**ASSIGNED TASK:**
Repeat the data exactly, please; no pictures belong in the copy.

**DATA BELOW:**
━━━━━━━━━━
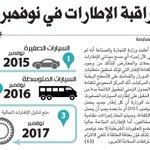 """""""التجارة"""" تلزم بإرفاق بطاقة الكفاءة لإطارات السيارات الصغيرة بعد نوفمبر، وتمنع الإطارات الحالية مع نوفمبر 2017 (مكة) http://t.co/QF5gMDh9ax"""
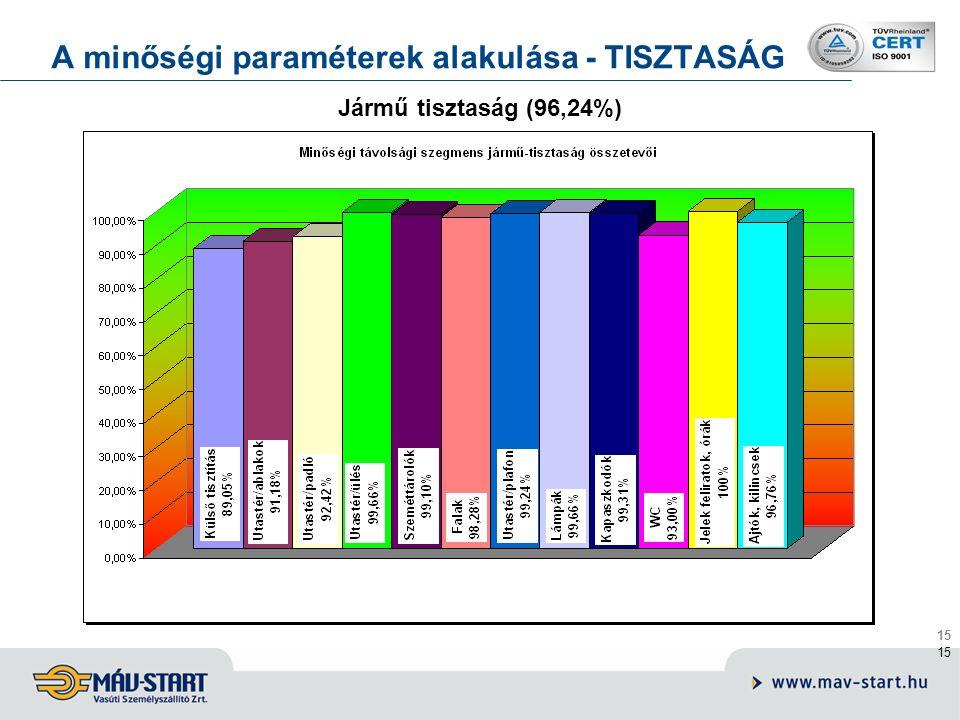 15 A minőségi paraméterek alakulása - TISZTASÁG Jármű tisztaság (96,24%)
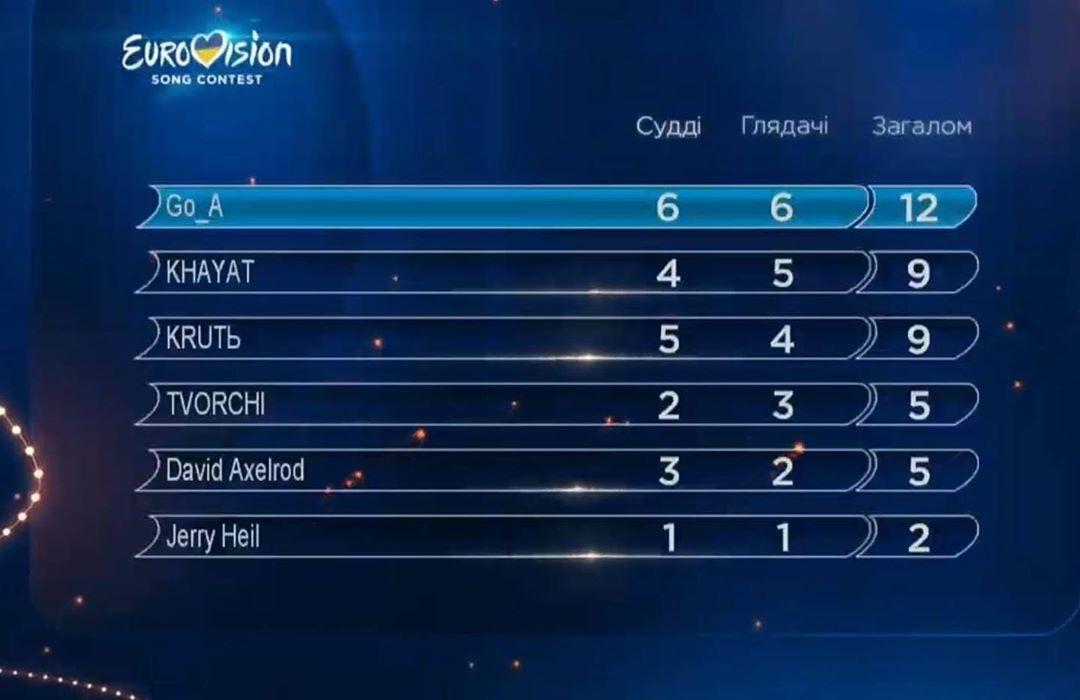 Євробачення-2020, результати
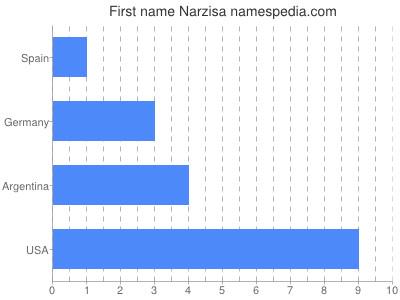 Given name Narzisa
━━━━━━━━━━
**SOLUTION FOR THIS PROBLEM:**
 """""""التجارة"""" تلزم بإرفاق بطاقة الكفاءة لإطارات السيارات الصغيرة بعد نوفمبر، وتمنع الإطارات الحالية مع نوفمبر 2017 (مكة) http://t.co/QF5gMDh9ax"""
 15 A minőségi paraméterek alakulása - TISZTASÁG Jármű tisztaság (96,24%)
 Євробачення-2020, результати
 Given name Narzisa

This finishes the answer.